## BEGIN TEXT PASSAGE

But what if you have a 16MHz microcontroller with 2 KB of RAM?

The Arduino Uno is known for being ubiquitous, cheap, and easy to program. Although there are more and more reasons to use competing products, such as the various ARM Cortex-M and Espressif boards (which I use almost exclusively), the Microchip (formerly Atmel) ATMega series is sometimes still preferred for low power applications, cutting cents off a BOM, and its widespread support.

Typically, one checks in a loop repeatedly to see if the task is ready to activate. This can be checking if there's data in a serial buffer, if a certain time period has passed, or a GPIO pin has toggled. However, I'm going to present an alternative to doing this—async/await.

What even is `async`/`await`, anyways?

Many modern languages are implementing async/await. C# was one of the first big languages to do it, and then Python, JavaScript, Dart, Kotlin quickly followed. The big difference between threads and async functions is that asynchronous code is handled by the program itself, usually cooperatively, while synchronous operations on threads rely on the OS to do it. The first obvious reason for it, then, is when threads aren't available—just like what we're about to get into soon. However, asynchronous code is typically faster than synchronous code because it is able to avoid the overhead of spawning threads and context switches, as well as the memory overhead, as the amount of space needed on the stack can be calculated ahead of time.

## END TEXT PASSAGE
## BEGIN EXCERPTED DATA

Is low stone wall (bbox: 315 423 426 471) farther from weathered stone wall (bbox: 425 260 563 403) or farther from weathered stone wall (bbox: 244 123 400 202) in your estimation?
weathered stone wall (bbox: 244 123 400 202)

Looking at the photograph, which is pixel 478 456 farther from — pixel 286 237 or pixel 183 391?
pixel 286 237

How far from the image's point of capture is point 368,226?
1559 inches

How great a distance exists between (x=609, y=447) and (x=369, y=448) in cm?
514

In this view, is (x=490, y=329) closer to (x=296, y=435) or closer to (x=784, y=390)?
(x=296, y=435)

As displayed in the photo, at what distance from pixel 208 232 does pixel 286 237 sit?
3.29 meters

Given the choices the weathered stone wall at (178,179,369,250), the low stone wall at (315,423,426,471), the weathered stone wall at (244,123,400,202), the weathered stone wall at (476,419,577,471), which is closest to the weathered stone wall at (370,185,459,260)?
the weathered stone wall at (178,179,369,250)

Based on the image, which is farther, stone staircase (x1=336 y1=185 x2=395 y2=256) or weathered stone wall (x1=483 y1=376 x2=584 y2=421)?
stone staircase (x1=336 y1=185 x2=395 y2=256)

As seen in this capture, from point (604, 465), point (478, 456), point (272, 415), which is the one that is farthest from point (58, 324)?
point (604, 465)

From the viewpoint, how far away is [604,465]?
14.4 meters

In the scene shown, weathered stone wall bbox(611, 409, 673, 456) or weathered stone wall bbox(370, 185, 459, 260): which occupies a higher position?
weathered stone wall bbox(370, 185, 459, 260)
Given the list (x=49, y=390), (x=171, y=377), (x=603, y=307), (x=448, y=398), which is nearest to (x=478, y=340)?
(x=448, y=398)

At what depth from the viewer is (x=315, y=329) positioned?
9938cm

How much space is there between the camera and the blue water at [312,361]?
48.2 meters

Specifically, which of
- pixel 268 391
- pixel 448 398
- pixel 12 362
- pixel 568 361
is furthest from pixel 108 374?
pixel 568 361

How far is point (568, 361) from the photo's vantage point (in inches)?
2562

## END EXCERPTED DATA

(DIRECTION) Extend the piece on async/await for small microcontrollers above, picking up right after its last sentence.

(RESPONSE TO THE EXERCISE)
Internally, the compiler turns the code into a state machine, typically using the language's generators feature if it has one. Here, every time you write .await and the data is not available immediately, the compiler inserts a return statement, and adds a parameter that allows you to jump right back to where it was. Rust uses Pinning, where it is guaranteed that the generated struct that holds the stack will always be in the same place in memory at all times. This avoids a problem where a pointer is taken to a local variable, the function returns and comes back, and is suddenly pointing to something completely different.

Prior work

C++20 has similar features to Rust's async/await with the co_await keyword, although the available documentation is not quite as good as Rust's. However, there's a total of... 1 search result on the Arduino forums, and it's in German with no code. And even if there was code, it would be largely unaccessable as Arduino ships with an old compiler:

❱ ~/.arduino15/packages/arduino/tools/avr-gcc/*/bin/avr-gcc --version
avr-gcc (GCC) 7.3.0
Copyright (C) 2017 Free Software Foundation, Inc.

GCC 7.3.0 ships with "almost full support" for C++17 (although not by default), but a total of 0 C++20 additions. And if you're on PlatformIO, you'll have even less luck:

❱ ~/.platformio/packages/toolchain-atmelavr/bin/avr-gcc --version
avr-gcc (AVR_8_bit_GNU_Toolchain_3.6.2_1759) 5.4.0
Copyright (C) 2015 Free Software Foundation, Inc.

However, Rust has been able to compile async/await code for almost a year now on the stable compiler build. There's been steadily increasing interest in using these features on embedded platforms with Rust, and many projects have been using it as a result.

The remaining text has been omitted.